**Texte source**
───

Plus que jamais, le tandem Armée-Nation doit se consolider pour faire échec au terrorisme. (DR)

L’armée burkinabè a eu 62 ans, le 1er novembre 2022. « Forces armées nationales et populations : synergie pour la reconquête du territoire national » a été le thème de la célébration de ces noces d’ivoire, à un moment décisif de l’histoire du Burkina Faso. Cette volonté de faire corps avec les populations pour reconquérir le territoire national, grignoté par les groupes armés terroristes, s’accompagne nécessairement d’une introspection sans concession de la grande muette.

La célébration du 62e anniversaire des Forces armées nationales, le 1er novembre 2022, intervient dans un contexte sécuritaire très dégradé, où même 40% du territoire échappe au contrôle de l’Etat. Au cours de cette même année, la grande muette s’est illustrée, une fois de plus, par deux coups d’Etat, portant le nombre de putschs à neuf, depuis l’indépendance du Burkina Faso, en 1960. En 62 ans d’existence, l’armée n’a jamais été loin du cercle du pouvoir, à tout le moins, elle a toujours été  au centre des intrigues politiques. Il faut le dire clairement, l’instabilité politique et institutionnelle dans laquelle est empêtrée le Burkina est inhérente aux incessantes irruptions de l’armée dans la sphère publique. Le constat est que si le pays se trouve à la croisée des chemins, après plus de six décennies d’accession à la souveraineté, c’est que la grande muette s’est écartée de sa mission première, qui a toujours été d’assurer la sécurité de l’État, la défense de ses intérêts et la protection de ses populations et son territoire d’une menace extérieure. De tous les chefs d’Etat qui se sont succédé à la tête du pays, Maurice Yaméogo, Aboubacar Sangoulé Lamizana, Saye Zerbo, Jean-Baptiste Ouédraogo, Thomas Sankara, Blaise Compaoré, Yacouba Isaac Zida, Michel Kafando, Roch Marc Christian Kaboré, Paul Henri Sandaogo Damiba et Ibrahim Traoré, seuls trois civils y figurent. Il s’agit de Maurice Yaméogo, de Michel Kafando et de Roch Kaboré. Il est difficile de ne pas lui imputer sa part de responsabilité dans cette situation sécuritaire qui devient inextricable.

───

**Consigne**
Pouvez-vous reprendre le texte sur les 62 ans de l'armée burkinabè après sa dernière phrase et en rédiger la suite ? Les lignes qui viennent ensuite proviennent d'une autre source que ce texte.

**Extrait de données**
───

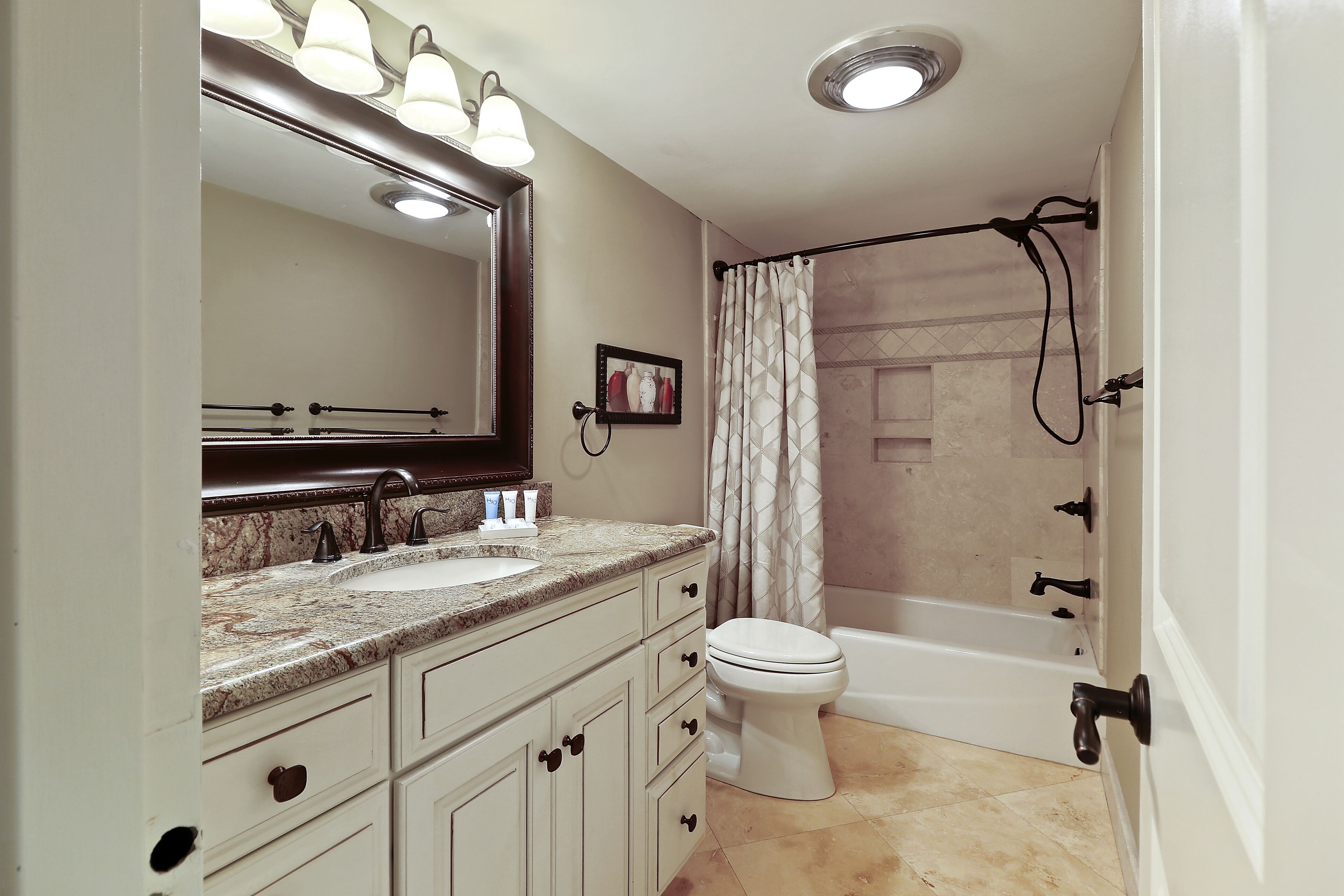 A bathroom with a sink, mirror, toilet, and shower area.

───

**Réponse**
Le Burkina Faso serait-il face à un tel désastre sécuritaire si la grande muette s’était consacrée tout ce temps à ses missions ? L’on serait tenté de répondre par l’affirmative. Elle se serait concentrée sur sa mission première, elle aurait pu contenir la menace terroriste en l’espace de quelques années, du moins l’étouffer dans l’œuf. Au moment où la hiérarchie militaire appelle les populations à ses côtés, pour reconquérir l’intégrité territoriale, une obligation d’introspection s’impose. Déjà, il faut saluer la lucidité du discours du ministre de la Défense nationale et des Anciens combattants, le Colonel-Major Kassoum Coulibaly, à la place de la Nation, le 1er novembre dernier. « Sachons toujours mériter la confiance que nos populations portent en nous. Aussi, devrons-nous constamment revisiter et vivifier notre choix d’appartenir à la noble institution militaire, ultime recours quand la Nation est menacée dans ses fondements. A ce titre, devrons-nous regarder sans complaisance devant le miroir, afin de nous soumettre individuellement et collectivement, à une introspection profonde et courageuse sur le sens de notre sacerdoce et corriger les écarts qui pourraient nous en éloigner », a-t-il déclaré. Comment pourrait-elle assumer son rôle d’ultime recours si en son sein, l’armée couve de profondes lézardes ?

Impérativement, il convient de resserrer les rangs par une union sacrée sous le drapeau. La cohésion au sein des différentes composantes de l’armée a été mise à rude épreuve au fil des différents soubresauts qu’elle a connus. A plusieurs reprises, des hommes de tenue, réputés indignes. Des frères d’armes de différentes corporations prennent ensemble d’énormes risques au péril de leur vie, mais entretiennent des zones de méfiance entre eux.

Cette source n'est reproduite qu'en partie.